The NRC believes that this application of the sealed source exclusion reasonably balances the interests of public health and safety and international policy interests in responsible handling of sources at the end of their useful life. The approach preserves the fundamental policy rationale underlying the original exclusion—to prevent sources from being dispersed in unregulated locations around the world by facilitating a “one-for one” exchange of U.S.-supplied new and disused sources—while achieving occupational doses to workers that are as low as reasonably achievable, as specified in 10 CFR 20.1101(b).
The NRC expects U.S. manufacturers, distributors, and suppliers to inform their customers about U.S. import licensing requirements for disused sources. It is recommended that U.S. importers retain copies of their communications with their foreign customers regarding U.S. import requirements. The U.S. importer at all times must comply with the specific license requirement for disused sources known to be of non-U.S. origin prior to import into the United States. A good faith effort by the importer may include communication of U.S. import requirements with its foreign customers, examination of a photograph of the source the customer seeks to exchange, and other relevant information related to the disused sources' origin.

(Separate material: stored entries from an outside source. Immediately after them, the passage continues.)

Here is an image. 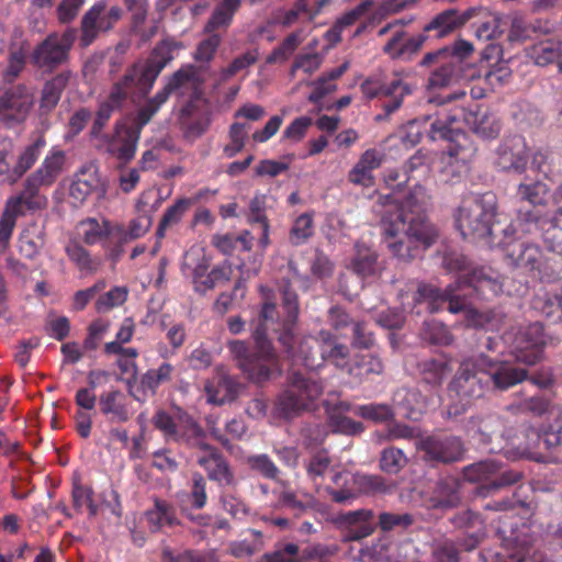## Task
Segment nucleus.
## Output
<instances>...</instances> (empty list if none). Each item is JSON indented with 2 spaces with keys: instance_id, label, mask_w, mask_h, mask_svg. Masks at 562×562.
Segmentation results:
<instances>
[{
  "instance_id": "dca6fc26",
  "label": "nucleus",
  "mask_w": 562,
  "mask_h": 562,
  "mask_svg": "<svg viewBox=\"0 0 562 562\" xmlns=\"http://www.w3.org/2000/svg\"><path fill=\"white\" fill-rule=\"evenodd\" d=\"M481 356V368L486 382H491L496 390L505 391L528 378L526 369L516 368L509 361L493 360Z\"/></svg>"
},
{
  "instance_id": "c85d7f7f",
  "label": "nucleus",
  "mask_w": 562,
  "mask_h": 562,
  "mask_svg": "<svg viewBox=\"0 0 562 562\" xmlns=\"http://www.w3.org/2000/svg\"><path fill=\"white\" fill-rule=\"evenodd\" d=\"M384 157V154L375 148H369L363 151L359 160L348 172L349 182L364 188L373 186V170L382 165Z\"/></svg>"
},
{
  "instance_id": "412c9836",
  "label": "nucleus",
  "mask_w": 562,
  "mask_h": 562,
  "mask_svg": "<svg viewBox=\"0 0 562 562\" xmlns=\"http://www.w3.org/2000/svg\"><path fill=\"white\" fill-rule=\"evenodd\" d=\"M449 142L447 150L440 157V173L445 182H453L467 171V164L473 153L471 146H465L461 142Z\"/></svg>"
},
{
  "instance_id": "0eeeda50",
  "label": "nucleus",
  "mask_w": 562,
  "mask_h": 562,
  "mask_svg": "<svg viewBox=\"0 0 562 562\" xmlns=\"http://www.w3.org/2000/svg\"><path fill=\"white\" fill-rule=\"evenodd\" d=\"M260 290L263 293L266 302L262 304V308L259 314V324L256 328H260L261 331L265 333V337L270 329L280 333L279 341L284 347L289 357H294L295 348L293 328L299 316V302L296 293L288 286L284 288L282 292V306L286 313V317L282 324H279L274 322V315L277 314L276 305L274 303L268 301V294L266 292H269V290L263 286H261Z\"/></svg>"
},
{
  "instance_id": "473e14b6",
  "label": "nucleus",
  "mask_w": 562,
  "mask_h": 562,
  "mask_svg": "<svg viewBox=\"0 0 562 562\" xmlns=\"http://www.w3.org/2000/svg\"><path fill=\"white\" fill-rule=\"evenodd\" d=\"M101 413L112 423H125L132 412L126 395L120 390L104 392L99 397Z\"/></svg>"
},
{
  "instance_id": "c756f323",
  "label": "nucleus",
  "mask_w": 562,
  "mask_h": 562,
  "mask_svg": "<svg viewBox=\"0 0 562 562\" xmlns=\"http://www.w3.org/2000/svg\"><path fill=\"white\" fill-rule=\"evenodd\" d=\"M201 452L196 461L206 471L209 479L220 485H233L235 477L224 457L211 446Z\"/></svg>"
},
{
  "instance_id": "20e7f679",
  "label": "nucleus",
  "mask_w": 562,
  "mask_h": 562,
  "mask_svg": "<svg viewBox=\"0 0 562 562\" xmlns=\"http://www.w3.org/2000/svg\"><path fill=\"white\" fill-rule=\"evenodd\" d=\"M462 124L471 127L476 134L485 138H493L501 131V125L493 115L486 112H472L467 111L462 106H454L449 112L446 111L445 120L437 119L431 123L429 138L431 140L447 139L461 142V144L470 146L467 136L462 133Z\"/></svg>"
},
{
  "instance_id": "f257e3e1",
  "label": "nucleus",
  "mask_w": 562,
  "mask_h": 562,
  "mask_svg": "<svg viewBox=\"0 0 562 562\" xmlns=\"http://www.w3.org/2000/svg\"><path fill=\"white\" fill-rule=\"evenodd\" d=\"M379 204L383 243L394 257L409 260L437 241L438 229L424 216L430 204L424 187L416 186L403 202L395 193L381 195Z\"/></svg>"
},
{
  "instance_id": "bf43d9fd",
  "label": "nucleus",
  "mask_w": 562,
  "mask_h": 562,
  "mask_svg": "<svg viewBox=\"0 0 562 562\" xmlns=\"http://www.w3.org/2000/svg\"><path fill=\"white\" fill-rule=\"evenodd\" d=\"M191 204V201L189 199H179L177 200L171 206H169L159 223L157 235L159 237H162L165 235V231L179 223L184 215V213L188 211L189 206Z\"/></svg>"
},
{
  "instance_id": "9b49d317",
  "label": "nucleus",
  "mask_w": 562,
  "mask_h": 562,
  "mask_svg": "<svg viewBox=\"0 0 562 562\" xmlns=\"http://www.w3.org/2000/svg\"><path fill=\"white\" fill-rule=\"evenodd\" d=\"M512 346V353L518 362L536 364L542 357L544 346L543 327L540 323L513 328L504 335Z\"/></svg>"
},
{
  "instance_id": "4be33fe9",
  "label": "nucleus",
  "mask_w": 562,
  "mask_h": 562,
  "mask_svg": "<svg viewBox=\"0 0 562 562\" xmlns=\"http://www.w3.org/2000/svg\"><path fill=\"white\" fill-rule=\"evenodd\" d=\"M528 148L520 135L506 137L497 149L496 164L504 170H525L528 160Z\"/></svg>"
},
{
  "instance_id": "774afa93",
  "label": "nucleus",
  "mask_w": 562,
  "mask_h": 562,
  "mask_svg": "<svg viewBox=\"0 0 562 562\" xmlns=\"http://www.w3.org/2000/svg\"><path fill=\"white\" fill-rule=\"evenodd\" d=\"M260 562H299V547L294 543H285L272 552L265 553Z\"/></svg>"
},
{
  "instance_id": "4d7b16f0",
  "label": "nucleus",
  "mask_w": 562,
  "mask_h": 562,
  "mask_svg": "<svg viewBox=\"0 0 562 562\" xmlns=\"http://www.w3.org/2000/svg\"><path fill=\"white\" fill-rule=\"evenodd\" d=\"M236 2L233 0L222 1L214 10L205 26V32L211 33L216 29L226 27L231 24L234 13L237 11Z\"/></svg>"
},
{
  "instance_id": "1a4fd4ad",
  "label": "nucleus",
  "mask_w": 562,
  "mask_h": 562,
  "mask_svg": "<svg viewBox=\"0 0 562 562\" xmlns=\"http://www.w3.org/2000/svg\"><path fill=\"white\" fill-rule=\"evenodd\" d=\"M415 301L419 304L426 303L431 313L445 306L452 314L464 312V322L469 327H484L490 319L487 314L467 306L465 302L456 294L452 285H448L445 291H441L429 284H420Z\"/></svg>"
},
{
  "instance_id": "ea45409f",
  "label": "nucleus",
  "mask_w": 562,
  "mask_h": 562,
  "mask_svg": "<svg viewBox=\"0 0 562 562\" xmlns=\"http://www.w3.org/2000/svg\"><path fill=\"white\" fill-rule=\"evenodd\" d=\"M525 441L520 442L517 447L518 453L521 457L538 461V462H554L557 458L551 457L543 452L541 432L536 428L528 427L524 432Z\"/></svg>"
},
{
  "instance_id": "4c0bfd02",
  "label": "nucleus",
  "mask_w": 562,
  "mask_h": 562,
  "mask_svg": "<svg viewBox=\"0 0 562 562\" xmlns=\"http://www.w3.org/2000/svg\"><path fill=\"white\" fill-rule=\"evenodd\" d=\"M331 484L325 487L336 503H349L356 498V490L352 486V473L349 471L334 472L330 476Z\"/></svg>"
},
{
  "instance_id": "37998d69",
  "label": "nucleus",
  "mask_w": 562,
  "mask_h": 562,
  "mask_svg": "<svg viewBox=\"0 0 562 562\" xmlns=\"http://www.w3.org/2000/svg\"><path fill=\"white\" fill-rule=\"evenodd\" d=\"M233 269L228 262H223L214 267L210 272L203 271L201 277L194 280V289L198 292L205 293L221 284L228 282L232 278Z\"/></svg>"
},
{
  "instance_id": "69168bd1",
  "label": "nucleus",
  "mask_w": 562,
  "mask_h": 562,
  "mask_svg": "<svg viewBox=\"0 0 562 562\" xmlns=\"http://www.w3.org/2000/svg\"><path fill=\"white\" fill-rule=\"evenodd\" d=\"M353 413L374 423H383L393 418L394 413L386 404H367L357 406Z\"/></svg>"
},
{
  "instance_id": "a19ab883",
  "label": "nucleus",
  "mask_w": 562,
  "mask_h": 562,
  "mask_svg": "<svg viewBox=\"0 0 562 562\" xmlns=\"http://www.w3.org/2000/svg\"><path fill=\"white\" fill-rule=\"evenodd\" d=\"M459 502L460 496L457 482L454 480H446L437 484L428 505L435 509L447 510L458 506Z\"/></svg>"
},
{
  "instance_id": "bb28decb",
  "label": "nucleus",
  "mask_w": 562,
  "mask_h": 562,
  "mask_svg": "<svg viewBox=\"0 0 562 562\" xmlns=\"http://www.w3.org/2000/svg\"><path fill=\"white\" fill-rule=\"evenodd\" d=\"M557 206L553 216L539 218L536 223L542 231L543 241L547 247L559 255H562V186L553 195Z\"/></svg>"
},
{
  "instance_id": "a211bd4d",
  "label": "nucleus",
  "mask_w": 562,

Consistent with 10 CFR 110.53, the NRC may inspect the licensee's records, premises and activities pertaining to its exports and imports to ensure compliance with the sealed source exclusion to the definition of “radioactive waste” by trying to determine source origin (from user paperwork and communication) before an import occurs.
This position is being distributed to all Agreement States and material licensees.
Additionally, the NRC has coordinated this position with the Department of Energy/National Nuclear Safety Administration's (DOE/NNSA) Global Threat Reduction Initiative (GTRI). One of GTRI's programs repatriates sources from around the world that are in unsafe or insecure locations. The NRC does not have import licensing jurisdiction when U.S. companies import disused sources on behalf of NNSA's GTRI program; therefore, the licensing requirements in Part 110 would not apply to such imports.
This technical position reflects the current NRC staff position on acceptable use of the general license for import of disused radioactive sources. Therefore, except in those cases in which the source manufacturer or distributor proposes an acceptable alternative method for complying with the definition of “radioactive waste” in Section 110.2, the guidance described herein will be used in the evaluation of the use of the general import license for disused sources.
For the Nuclear Regulatory Commission.